From the Editor: Prison education is key to creating a safer and more equitable Canada

(Konstantin Vasiliv @RESLUS)

“Taking college classes helped me forget that I wasn’t free.” This is what a former incarcerated person, Marcus Lilley, told a writer for The Marshall Project, a non-profit news website dedicated to covering criminal justice.

The publication recently released “Finding College by Way of Prison”, a first-person account of taking college courses as a prisoner based on Lilley’s experiences.

Giving prisoners access to education is not a recent development in criminal justice—Swedish prisons mandated vocational education way back in the 1800s—but over the years the bar has been steadily ascending for the quality of the classes offered to them. A Kwantlen Polytechnic University instructor named Alana Abramson has dedicated her career to making life more fair for prisoners and often introduces her students to those on parole and ex-convicts willing to share their stories.

Abramson is also a proponent of the Inside-Out program, a prison exchange at KPU which brings 13 of the university’s on-campus criminology students and 13 students living in prison together to learn from one another and earn credits towards a degree.

Reading what Lilley had to say to The Marshall Project about the joy, pride, and hope that taking classes brought him is moving, regardless of our ideological views as readers. He talks about how happy his son—who he hadn’t seen for over a decade—was to hear that he was in college. He talks about the rush of excitement he feels when he gets to learn about something new that he’s passionate about. He talks about his own writing, and how being more intellectually engaged while behind bars changes the existence of prisoners otherwise limited to a wildly unstimulating and impersonal environment.

It’s more than just an act of human kindness to make university-level courses available to prisoners, though. It also dramatically expedites the rehabilitation process for those preparing to adjust to living in the outside world again.

A 2004 study conducted for Probation Journal found that young, incarcerated fathers were able to develop their knowledge and understanding of parenthood through taking parenting classes while serving time. Six years later, The Journal of Corrective Education published a study that “offers strong support for the argument that it is far more profitable for states to fund education classes for inmates, for two reasons: first, doing so reduces recidivism dramatically, and second because educating felons eliminates the costs associated with long term warehousing.”

The Prison Studies Project also published a piece about this that reached similar conclusions.

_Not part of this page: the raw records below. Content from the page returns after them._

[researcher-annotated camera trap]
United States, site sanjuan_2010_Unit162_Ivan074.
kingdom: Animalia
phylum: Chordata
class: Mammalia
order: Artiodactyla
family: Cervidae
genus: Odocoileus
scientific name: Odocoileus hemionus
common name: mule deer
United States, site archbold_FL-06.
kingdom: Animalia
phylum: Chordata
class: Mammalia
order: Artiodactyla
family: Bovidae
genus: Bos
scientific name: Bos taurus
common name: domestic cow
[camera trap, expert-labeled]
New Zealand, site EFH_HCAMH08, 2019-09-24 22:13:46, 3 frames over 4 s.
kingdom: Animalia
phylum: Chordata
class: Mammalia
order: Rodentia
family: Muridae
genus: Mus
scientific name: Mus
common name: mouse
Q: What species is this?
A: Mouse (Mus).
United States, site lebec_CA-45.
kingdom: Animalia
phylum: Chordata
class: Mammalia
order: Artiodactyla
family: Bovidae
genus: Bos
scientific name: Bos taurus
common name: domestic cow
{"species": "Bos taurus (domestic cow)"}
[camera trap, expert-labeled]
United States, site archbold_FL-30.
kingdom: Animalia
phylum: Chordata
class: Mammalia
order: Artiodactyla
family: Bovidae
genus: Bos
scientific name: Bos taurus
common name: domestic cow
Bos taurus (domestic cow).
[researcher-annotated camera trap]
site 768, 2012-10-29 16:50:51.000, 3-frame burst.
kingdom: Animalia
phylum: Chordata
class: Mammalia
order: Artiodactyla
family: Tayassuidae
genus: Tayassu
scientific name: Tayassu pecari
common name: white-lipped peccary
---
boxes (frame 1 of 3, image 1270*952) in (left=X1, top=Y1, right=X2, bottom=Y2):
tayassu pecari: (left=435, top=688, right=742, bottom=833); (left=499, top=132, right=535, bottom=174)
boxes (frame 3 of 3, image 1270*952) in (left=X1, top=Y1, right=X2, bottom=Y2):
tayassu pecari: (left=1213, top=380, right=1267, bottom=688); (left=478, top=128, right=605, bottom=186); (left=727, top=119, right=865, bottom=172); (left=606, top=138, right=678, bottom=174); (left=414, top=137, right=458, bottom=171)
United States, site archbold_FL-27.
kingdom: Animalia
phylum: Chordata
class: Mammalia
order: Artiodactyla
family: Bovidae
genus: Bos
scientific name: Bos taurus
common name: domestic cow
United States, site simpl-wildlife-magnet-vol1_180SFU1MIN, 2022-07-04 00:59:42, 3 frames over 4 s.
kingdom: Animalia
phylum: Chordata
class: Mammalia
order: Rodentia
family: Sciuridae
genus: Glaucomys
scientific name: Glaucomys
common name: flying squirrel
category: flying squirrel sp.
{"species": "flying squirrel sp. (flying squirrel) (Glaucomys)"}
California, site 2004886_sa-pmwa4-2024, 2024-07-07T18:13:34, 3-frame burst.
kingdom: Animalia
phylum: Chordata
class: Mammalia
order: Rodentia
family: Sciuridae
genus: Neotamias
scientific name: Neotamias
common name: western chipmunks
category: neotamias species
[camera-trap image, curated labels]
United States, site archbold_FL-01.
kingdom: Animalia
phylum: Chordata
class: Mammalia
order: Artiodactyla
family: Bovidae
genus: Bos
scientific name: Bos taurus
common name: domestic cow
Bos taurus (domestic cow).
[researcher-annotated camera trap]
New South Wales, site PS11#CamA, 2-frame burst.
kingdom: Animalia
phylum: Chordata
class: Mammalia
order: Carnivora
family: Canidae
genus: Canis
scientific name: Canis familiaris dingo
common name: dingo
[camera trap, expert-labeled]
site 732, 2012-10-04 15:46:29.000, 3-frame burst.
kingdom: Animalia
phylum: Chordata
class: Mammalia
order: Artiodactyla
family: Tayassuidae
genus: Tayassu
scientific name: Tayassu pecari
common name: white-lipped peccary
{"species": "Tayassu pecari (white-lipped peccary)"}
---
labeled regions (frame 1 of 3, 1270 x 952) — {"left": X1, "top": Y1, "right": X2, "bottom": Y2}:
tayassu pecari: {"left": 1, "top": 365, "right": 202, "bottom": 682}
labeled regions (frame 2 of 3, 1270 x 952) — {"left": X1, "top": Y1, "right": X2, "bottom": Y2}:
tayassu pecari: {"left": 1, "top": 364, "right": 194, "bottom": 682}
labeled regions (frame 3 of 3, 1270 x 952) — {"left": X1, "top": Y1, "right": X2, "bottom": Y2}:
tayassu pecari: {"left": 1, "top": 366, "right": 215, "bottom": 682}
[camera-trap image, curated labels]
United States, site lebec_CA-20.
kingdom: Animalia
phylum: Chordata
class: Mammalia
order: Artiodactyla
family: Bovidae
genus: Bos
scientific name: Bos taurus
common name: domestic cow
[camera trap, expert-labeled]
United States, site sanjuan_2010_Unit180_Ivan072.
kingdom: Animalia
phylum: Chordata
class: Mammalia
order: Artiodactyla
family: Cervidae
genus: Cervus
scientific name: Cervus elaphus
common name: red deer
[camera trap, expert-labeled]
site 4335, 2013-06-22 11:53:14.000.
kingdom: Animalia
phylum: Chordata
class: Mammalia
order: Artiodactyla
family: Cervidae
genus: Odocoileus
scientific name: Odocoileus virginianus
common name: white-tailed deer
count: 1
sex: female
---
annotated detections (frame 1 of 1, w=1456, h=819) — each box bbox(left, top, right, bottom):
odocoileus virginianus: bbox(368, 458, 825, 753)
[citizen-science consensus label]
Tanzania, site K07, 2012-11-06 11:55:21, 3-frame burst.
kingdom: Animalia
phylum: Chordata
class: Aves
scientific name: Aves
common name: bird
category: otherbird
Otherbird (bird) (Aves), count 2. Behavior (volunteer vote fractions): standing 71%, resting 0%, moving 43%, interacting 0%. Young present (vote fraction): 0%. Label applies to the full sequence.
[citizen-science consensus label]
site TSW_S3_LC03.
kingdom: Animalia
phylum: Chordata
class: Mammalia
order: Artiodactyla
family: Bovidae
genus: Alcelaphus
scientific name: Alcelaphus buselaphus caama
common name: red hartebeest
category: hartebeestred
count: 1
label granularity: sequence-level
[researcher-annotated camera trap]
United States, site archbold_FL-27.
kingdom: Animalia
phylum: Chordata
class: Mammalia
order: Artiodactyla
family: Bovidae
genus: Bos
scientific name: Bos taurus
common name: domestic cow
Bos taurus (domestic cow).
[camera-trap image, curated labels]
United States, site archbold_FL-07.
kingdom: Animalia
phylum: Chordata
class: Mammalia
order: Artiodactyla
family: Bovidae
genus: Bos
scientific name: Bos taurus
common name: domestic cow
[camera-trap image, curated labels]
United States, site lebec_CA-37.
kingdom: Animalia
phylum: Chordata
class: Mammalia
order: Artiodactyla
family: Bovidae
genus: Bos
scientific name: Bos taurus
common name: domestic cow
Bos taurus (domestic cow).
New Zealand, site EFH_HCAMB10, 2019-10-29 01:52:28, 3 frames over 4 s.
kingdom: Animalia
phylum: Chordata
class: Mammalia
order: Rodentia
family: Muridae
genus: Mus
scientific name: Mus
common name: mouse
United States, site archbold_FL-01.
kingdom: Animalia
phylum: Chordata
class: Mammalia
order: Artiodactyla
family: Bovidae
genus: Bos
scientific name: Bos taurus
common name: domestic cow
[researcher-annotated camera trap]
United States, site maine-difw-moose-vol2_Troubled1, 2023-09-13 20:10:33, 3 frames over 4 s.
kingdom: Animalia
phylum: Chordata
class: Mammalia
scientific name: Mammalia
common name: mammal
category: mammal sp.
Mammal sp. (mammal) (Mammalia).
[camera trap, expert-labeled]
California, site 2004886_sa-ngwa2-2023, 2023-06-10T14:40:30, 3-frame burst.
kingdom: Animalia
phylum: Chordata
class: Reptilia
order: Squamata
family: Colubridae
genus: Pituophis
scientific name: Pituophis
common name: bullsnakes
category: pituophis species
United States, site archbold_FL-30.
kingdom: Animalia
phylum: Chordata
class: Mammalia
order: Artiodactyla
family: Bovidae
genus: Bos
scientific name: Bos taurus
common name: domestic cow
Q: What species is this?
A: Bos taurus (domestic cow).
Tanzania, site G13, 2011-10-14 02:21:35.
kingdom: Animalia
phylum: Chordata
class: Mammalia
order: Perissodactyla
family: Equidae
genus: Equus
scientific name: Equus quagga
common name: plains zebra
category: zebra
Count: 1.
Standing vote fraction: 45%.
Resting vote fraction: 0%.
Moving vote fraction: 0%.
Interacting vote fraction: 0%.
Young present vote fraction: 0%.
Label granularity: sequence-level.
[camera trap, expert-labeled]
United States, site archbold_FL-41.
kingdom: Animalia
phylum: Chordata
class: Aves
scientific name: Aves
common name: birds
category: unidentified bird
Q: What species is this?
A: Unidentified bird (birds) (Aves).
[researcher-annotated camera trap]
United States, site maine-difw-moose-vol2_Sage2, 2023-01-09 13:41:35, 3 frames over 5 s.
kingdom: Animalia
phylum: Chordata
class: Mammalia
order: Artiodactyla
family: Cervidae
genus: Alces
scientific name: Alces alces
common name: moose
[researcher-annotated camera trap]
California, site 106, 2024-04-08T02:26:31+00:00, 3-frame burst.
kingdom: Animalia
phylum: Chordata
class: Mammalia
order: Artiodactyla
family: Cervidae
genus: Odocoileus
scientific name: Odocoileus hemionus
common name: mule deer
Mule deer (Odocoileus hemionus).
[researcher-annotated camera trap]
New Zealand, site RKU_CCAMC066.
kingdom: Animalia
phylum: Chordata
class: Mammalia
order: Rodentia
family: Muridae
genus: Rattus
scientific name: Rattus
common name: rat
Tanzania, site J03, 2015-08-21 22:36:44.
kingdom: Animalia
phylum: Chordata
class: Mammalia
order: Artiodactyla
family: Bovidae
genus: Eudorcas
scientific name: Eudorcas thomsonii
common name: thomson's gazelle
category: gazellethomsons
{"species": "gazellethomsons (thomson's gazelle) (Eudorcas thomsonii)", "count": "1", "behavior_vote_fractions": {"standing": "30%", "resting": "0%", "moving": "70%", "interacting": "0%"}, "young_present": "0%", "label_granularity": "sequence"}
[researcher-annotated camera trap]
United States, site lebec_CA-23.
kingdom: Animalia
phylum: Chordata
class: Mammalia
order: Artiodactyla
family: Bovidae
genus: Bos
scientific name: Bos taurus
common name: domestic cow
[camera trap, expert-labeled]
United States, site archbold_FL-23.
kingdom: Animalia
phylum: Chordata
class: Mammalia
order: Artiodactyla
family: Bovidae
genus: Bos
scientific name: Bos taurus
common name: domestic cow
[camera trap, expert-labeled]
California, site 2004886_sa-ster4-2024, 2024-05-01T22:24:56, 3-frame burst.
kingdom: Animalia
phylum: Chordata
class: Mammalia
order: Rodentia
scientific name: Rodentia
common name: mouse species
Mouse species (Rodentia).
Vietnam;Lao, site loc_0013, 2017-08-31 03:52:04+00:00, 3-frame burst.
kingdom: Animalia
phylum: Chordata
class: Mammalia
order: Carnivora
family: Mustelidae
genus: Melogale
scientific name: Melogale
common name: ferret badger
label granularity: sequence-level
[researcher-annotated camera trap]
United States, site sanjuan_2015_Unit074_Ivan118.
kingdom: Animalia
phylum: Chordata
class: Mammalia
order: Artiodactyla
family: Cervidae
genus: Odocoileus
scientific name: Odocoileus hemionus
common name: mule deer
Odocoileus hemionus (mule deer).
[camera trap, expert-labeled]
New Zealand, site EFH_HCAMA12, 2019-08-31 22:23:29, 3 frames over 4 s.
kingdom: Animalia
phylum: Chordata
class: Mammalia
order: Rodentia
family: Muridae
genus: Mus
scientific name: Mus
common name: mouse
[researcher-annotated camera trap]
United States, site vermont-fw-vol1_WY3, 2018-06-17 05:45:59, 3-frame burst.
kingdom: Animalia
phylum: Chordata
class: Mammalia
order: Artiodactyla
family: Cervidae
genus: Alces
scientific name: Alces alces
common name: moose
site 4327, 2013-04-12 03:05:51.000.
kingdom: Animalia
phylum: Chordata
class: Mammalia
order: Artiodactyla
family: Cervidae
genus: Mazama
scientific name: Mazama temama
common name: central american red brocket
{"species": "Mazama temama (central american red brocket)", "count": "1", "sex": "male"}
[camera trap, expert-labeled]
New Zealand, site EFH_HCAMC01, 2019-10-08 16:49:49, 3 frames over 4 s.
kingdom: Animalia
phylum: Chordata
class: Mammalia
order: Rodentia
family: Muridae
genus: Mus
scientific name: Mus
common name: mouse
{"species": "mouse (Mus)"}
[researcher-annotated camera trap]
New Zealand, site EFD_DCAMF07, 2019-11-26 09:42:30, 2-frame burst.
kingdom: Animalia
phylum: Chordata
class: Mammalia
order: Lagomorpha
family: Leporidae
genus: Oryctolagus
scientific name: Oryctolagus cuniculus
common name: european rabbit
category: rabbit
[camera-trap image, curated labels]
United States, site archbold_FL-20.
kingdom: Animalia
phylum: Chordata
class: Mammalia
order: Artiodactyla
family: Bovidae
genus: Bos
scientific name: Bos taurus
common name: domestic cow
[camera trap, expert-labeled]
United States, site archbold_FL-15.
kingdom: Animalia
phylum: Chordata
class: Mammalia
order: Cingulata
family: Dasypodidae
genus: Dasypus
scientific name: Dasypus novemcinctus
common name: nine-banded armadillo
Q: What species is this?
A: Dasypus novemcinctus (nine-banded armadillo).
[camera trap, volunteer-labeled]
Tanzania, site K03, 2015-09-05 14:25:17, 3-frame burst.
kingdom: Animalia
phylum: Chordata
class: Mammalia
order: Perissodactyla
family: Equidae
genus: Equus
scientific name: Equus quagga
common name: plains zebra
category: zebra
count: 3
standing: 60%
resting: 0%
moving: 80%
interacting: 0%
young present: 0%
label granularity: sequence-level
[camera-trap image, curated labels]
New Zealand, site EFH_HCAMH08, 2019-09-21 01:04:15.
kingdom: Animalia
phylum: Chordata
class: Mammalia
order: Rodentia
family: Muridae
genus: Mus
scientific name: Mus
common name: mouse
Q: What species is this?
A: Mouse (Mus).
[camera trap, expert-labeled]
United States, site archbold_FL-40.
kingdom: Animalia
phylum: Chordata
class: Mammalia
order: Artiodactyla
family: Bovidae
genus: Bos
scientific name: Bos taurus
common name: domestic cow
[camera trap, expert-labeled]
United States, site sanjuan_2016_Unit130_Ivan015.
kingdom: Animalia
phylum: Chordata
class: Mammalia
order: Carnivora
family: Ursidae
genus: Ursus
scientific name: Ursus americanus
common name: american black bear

“Studies conducted over the last two decades almost unanimously indicate that higher education in prison programs reduces recidivism and translates into reductions in crime, savings to taxpayers, and long-term contributions to the safety and well-being of the communities to which formerly incarcerated people return,” it reads. The report then goes on to cite several studies that support this claim.

The evidence is clear, and so is the humanitarian aspect of treating prisoners as multifaceted people with the potential to grow instead of faceless bodies in a cell. In Canada, the general public rarely talks about our justice system, but Statistics Canada found that there were an average of 120,568 adult offenders in jail on a given day in 2015/16.

Imagine how many of those Canadians could benefit from leaving prison with part of a university degree.